In PFHT steel high strength in the steel is developed by the post forming heat treatment. Widespread use of high strength steel had been restricted since it is difficult to maintain the geometry of the part during and after the heat treatment process. Making of the part then heating with immediate quenching appear to be one of the solution. In this production process stamping is carried out at lower strength of the steel and after that steel strength is increased by heat treatment. In another process water quenching of cheaper steel with chemistry that results into tensile strength of the part in the range of 900 MPa to 1400 MPa. In this type of steel big co ordination is needed with the steel manufacturer to get the specific chemistry of steel for meeting the requirements of the part. Another process is the air hardening of alloyed tempering steel. This steel has good forming properties in soft stage and high strength after heat treatment. Besides sheet metals, air hardening steels are also suitable for tube welding. These tubes are usually used for hydro forming applications. The part is heat treated in a furnace in protective gas atmosphere (austenitized) and then hardened and tempered by natural cooling in air or in protective gas.
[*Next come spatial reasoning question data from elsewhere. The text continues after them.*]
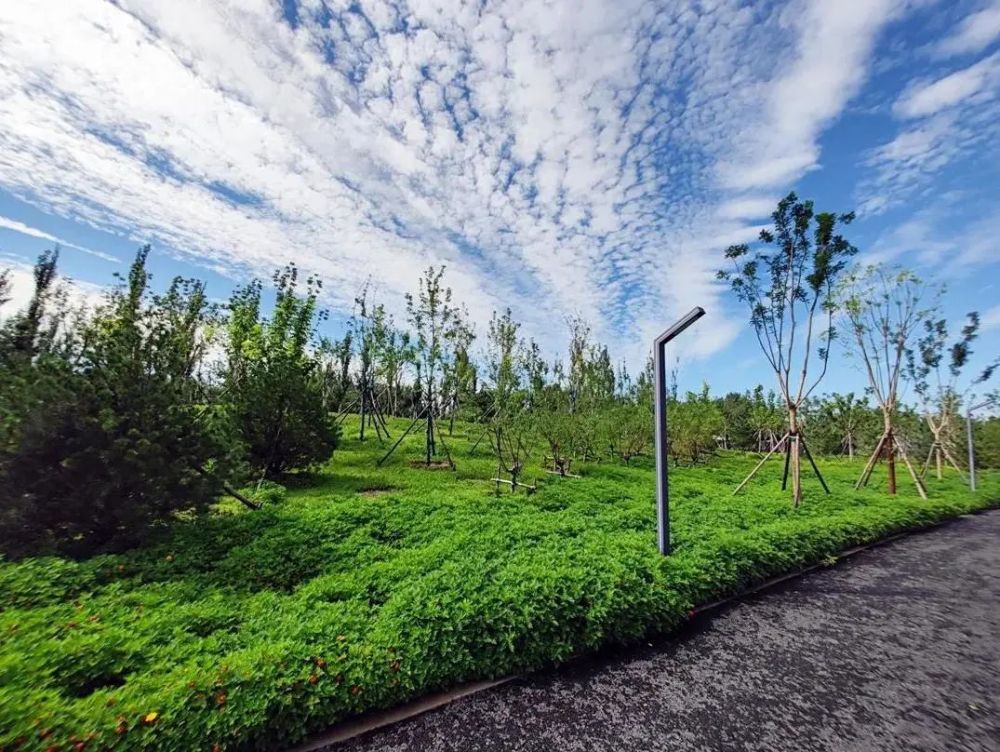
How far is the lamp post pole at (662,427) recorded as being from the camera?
4578mm

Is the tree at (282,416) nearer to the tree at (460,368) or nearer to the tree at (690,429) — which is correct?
the tree at (460,368)

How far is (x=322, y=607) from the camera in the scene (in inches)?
140

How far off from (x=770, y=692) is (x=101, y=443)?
6.70 meters

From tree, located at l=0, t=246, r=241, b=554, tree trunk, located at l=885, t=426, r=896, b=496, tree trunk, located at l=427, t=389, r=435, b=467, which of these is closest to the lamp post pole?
tree, located at l=0, t=246, r=241, b=554

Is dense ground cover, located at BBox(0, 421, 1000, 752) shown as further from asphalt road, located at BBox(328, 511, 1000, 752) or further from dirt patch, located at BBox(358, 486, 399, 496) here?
dirt patch, located at BBox(358, 486, 399, 496)

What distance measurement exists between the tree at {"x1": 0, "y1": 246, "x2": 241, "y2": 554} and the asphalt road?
4.07m

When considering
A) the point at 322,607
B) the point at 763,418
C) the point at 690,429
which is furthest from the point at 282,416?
the point at 763,418

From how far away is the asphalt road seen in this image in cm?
256

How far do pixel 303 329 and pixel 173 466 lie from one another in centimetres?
1378

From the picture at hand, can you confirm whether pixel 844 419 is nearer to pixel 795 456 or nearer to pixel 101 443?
pixel 795 456

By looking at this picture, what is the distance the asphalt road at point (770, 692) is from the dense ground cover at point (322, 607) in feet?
0.84

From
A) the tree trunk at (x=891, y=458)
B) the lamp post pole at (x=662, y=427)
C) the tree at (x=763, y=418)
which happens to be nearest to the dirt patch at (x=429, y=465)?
the lamp post pole at (x=662, y=427)

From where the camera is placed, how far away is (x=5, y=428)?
14.5 ft

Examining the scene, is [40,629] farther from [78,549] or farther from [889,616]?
[889,616]
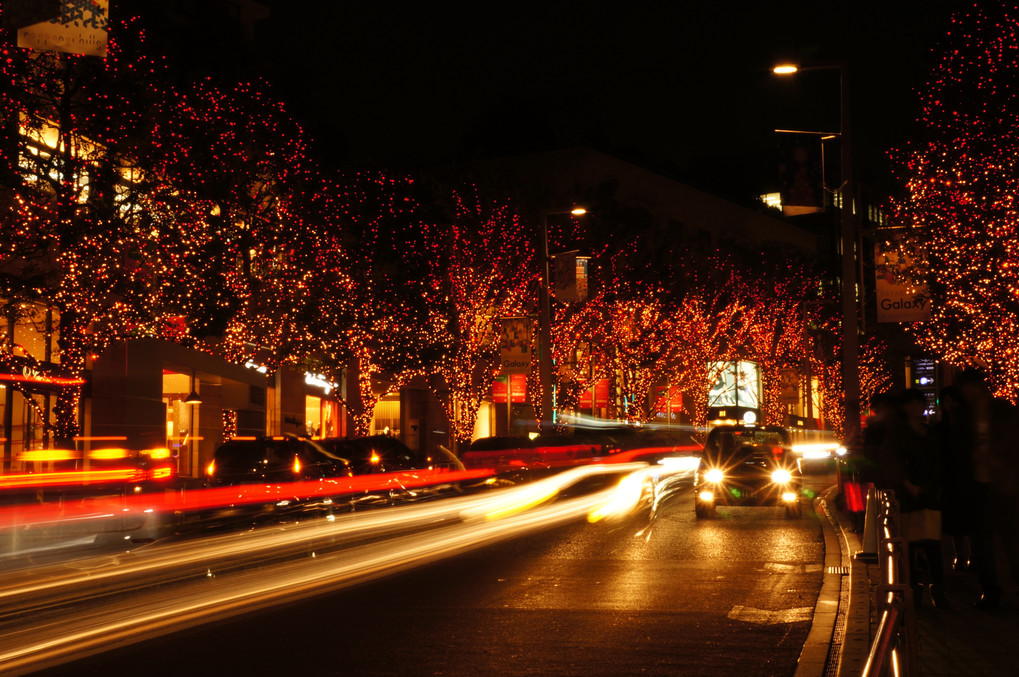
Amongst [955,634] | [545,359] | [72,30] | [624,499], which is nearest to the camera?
[955,634]

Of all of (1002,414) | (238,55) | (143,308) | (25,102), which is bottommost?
(1002,414)

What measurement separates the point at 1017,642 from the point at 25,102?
835 inches

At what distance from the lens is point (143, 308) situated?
29.0 meters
The excellent hardenability and resistance to tempering is achieved by adding other alloying elements such as boron, chromium, molybdenum, titanium and vanadium in addition to carbon and manganese. The steel has good welding property in both its soft and air hardened state, as well as in the combination of soft/air-hardened. This steel also responds well to coating using standard coating methods.

New evolving advanced high strength steels

 To meet the demands of the automotive industry for additional capabilities of AHSS, research in this area is continuing for development of new types of steels. These steels are designed to reduce density, to improve strength, and/or to increase elongation. For example, Nano steel is being designed for avoiding low value of edge stretch (local elongation) usually experienced in DP steel and TRIP steel. In this steel the ferrite matrix is strengthened with ultra fine nano sized (less than 10 Nm) particles instead of islands of martensite. This has been achieved in hot rolled high strength steel with a tensile strength around 750 MPa. The resulting steel has a high YS/TS ratio with an excellent balance of total elongation and local elongation (Hole expansion ratio). Other example of the new evolving steel is the ultra fine grain, low density and high Young’s modulus steel.